## Goal of the exercise
From the listing below, count the lines where the string "versus" occurs. Give the number, with no other words.

## Data shown
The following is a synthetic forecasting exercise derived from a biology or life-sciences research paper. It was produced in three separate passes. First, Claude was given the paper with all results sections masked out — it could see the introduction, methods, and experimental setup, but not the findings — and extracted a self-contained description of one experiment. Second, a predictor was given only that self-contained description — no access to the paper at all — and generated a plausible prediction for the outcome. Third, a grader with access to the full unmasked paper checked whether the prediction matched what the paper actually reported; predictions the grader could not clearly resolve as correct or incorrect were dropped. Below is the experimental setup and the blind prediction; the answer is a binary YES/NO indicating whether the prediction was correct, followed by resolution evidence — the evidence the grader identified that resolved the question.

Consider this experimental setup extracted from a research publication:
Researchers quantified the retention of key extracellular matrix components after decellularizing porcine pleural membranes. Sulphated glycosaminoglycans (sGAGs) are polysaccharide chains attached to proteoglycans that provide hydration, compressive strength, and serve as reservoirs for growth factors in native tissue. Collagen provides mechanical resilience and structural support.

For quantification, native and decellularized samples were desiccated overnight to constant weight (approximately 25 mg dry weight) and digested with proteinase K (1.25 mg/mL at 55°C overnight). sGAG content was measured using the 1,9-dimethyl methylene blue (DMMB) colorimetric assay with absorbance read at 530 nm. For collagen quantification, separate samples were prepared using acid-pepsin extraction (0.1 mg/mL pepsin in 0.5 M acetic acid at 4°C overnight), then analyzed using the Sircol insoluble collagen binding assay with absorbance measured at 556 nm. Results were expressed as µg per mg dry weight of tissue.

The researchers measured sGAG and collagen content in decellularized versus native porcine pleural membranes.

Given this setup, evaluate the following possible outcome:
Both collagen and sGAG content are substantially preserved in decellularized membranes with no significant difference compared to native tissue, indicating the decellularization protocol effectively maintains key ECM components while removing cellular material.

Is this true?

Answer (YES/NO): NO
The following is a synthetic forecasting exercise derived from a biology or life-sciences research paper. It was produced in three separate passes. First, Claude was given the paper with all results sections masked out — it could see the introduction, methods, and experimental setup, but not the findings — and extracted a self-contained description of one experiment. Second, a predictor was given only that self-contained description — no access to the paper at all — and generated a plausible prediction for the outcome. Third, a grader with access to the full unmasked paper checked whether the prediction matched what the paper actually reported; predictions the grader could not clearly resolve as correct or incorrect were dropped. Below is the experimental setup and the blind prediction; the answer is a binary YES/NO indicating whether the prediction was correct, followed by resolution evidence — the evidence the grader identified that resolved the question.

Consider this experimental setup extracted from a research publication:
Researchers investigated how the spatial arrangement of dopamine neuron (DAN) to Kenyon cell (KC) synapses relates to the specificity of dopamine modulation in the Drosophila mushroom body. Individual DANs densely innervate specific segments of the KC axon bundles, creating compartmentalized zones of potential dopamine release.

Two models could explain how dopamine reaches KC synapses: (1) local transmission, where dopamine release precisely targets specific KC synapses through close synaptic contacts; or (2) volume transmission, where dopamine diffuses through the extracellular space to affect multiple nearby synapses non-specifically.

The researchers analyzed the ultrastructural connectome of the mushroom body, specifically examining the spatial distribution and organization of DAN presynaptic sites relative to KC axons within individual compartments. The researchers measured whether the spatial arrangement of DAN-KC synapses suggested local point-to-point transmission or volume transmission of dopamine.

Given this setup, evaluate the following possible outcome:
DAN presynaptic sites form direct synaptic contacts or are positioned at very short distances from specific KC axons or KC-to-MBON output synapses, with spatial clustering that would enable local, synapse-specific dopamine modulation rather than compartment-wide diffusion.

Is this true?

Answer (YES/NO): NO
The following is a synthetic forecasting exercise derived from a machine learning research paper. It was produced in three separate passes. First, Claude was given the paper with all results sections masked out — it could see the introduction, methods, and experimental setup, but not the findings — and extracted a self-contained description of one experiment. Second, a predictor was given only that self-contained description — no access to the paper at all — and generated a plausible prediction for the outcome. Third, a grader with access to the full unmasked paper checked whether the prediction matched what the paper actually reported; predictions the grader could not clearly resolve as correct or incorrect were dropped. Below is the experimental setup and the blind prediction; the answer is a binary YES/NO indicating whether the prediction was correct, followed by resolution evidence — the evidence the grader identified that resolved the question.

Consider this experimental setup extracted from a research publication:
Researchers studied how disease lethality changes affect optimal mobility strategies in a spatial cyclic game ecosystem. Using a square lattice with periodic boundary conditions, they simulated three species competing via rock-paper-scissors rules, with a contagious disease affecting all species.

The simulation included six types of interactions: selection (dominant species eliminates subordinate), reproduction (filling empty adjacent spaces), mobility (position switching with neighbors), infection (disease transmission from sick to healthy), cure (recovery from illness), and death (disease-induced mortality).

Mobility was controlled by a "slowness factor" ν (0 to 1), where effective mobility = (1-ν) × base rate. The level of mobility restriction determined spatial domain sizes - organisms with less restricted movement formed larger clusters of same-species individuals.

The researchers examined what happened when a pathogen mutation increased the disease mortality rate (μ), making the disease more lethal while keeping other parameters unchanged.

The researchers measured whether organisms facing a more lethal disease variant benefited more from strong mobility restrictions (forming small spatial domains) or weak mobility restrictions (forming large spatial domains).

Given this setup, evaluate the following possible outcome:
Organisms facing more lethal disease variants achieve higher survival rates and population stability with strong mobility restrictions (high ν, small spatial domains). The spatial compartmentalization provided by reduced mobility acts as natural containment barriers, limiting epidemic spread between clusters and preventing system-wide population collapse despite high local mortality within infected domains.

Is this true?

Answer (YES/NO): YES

...

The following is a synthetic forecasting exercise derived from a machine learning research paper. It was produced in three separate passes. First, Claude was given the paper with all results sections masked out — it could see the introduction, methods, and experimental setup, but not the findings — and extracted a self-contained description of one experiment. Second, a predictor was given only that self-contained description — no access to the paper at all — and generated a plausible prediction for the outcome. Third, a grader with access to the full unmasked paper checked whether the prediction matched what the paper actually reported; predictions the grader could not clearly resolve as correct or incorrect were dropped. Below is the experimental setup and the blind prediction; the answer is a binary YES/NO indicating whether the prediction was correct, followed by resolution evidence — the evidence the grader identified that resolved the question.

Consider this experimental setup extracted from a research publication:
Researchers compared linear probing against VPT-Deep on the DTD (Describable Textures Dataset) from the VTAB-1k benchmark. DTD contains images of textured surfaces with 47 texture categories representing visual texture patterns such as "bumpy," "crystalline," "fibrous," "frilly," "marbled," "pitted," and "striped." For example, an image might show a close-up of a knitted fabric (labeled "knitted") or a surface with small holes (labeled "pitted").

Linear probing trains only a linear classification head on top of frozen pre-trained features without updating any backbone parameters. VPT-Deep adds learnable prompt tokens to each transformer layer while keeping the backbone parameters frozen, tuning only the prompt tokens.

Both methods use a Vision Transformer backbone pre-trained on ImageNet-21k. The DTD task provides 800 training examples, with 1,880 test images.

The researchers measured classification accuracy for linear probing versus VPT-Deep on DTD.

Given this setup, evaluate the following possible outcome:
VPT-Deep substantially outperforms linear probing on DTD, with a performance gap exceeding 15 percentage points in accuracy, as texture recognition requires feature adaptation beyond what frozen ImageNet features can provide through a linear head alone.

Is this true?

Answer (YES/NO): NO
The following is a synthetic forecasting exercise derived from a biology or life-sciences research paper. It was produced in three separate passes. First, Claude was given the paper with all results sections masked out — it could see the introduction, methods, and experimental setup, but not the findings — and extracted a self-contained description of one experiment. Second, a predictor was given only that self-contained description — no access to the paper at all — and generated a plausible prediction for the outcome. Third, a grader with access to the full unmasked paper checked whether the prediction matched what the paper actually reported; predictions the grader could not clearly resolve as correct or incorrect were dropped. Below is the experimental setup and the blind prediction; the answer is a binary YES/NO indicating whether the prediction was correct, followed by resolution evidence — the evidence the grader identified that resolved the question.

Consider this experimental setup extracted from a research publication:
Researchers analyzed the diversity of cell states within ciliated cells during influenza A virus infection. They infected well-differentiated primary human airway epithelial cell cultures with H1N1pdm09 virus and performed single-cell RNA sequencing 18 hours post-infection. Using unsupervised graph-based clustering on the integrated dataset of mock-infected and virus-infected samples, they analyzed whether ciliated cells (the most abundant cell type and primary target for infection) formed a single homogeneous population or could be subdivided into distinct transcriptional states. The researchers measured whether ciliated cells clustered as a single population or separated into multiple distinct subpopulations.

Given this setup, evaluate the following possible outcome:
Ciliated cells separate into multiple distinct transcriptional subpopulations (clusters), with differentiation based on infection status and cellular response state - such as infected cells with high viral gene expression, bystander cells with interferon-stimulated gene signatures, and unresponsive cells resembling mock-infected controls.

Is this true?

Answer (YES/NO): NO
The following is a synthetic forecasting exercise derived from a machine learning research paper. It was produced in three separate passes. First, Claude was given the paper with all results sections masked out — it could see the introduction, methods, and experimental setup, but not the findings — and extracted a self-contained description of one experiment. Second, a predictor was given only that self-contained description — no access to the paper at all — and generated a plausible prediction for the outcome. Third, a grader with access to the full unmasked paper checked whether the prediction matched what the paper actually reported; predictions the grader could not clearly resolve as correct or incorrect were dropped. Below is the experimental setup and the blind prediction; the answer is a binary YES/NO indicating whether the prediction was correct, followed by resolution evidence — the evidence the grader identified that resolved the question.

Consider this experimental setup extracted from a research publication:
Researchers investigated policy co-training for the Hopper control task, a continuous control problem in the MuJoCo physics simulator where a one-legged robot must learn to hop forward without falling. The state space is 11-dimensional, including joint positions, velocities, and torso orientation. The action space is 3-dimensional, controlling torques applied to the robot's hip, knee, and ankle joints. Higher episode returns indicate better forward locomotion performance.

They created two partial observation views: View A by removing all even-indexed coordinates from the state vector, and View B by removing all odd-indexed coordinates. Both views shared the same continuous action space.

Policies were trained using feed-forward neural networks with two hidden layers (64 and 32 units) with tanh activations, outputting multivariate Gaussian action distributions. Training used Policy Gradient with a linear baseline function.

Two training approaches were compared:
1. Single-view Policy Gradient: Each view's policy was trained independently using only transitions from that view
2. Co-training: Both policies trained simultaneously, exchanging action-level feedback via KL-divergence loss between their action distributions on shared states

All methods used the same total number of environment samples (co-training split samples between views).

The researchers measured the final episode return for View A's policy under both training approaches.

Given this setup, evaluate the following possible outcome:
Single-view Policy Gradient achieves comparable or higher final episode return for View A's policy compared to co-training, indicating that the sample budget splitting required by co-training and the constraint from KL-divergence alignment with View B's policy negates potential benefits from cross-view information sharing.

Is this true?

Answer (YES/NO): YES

## Reply to the task
2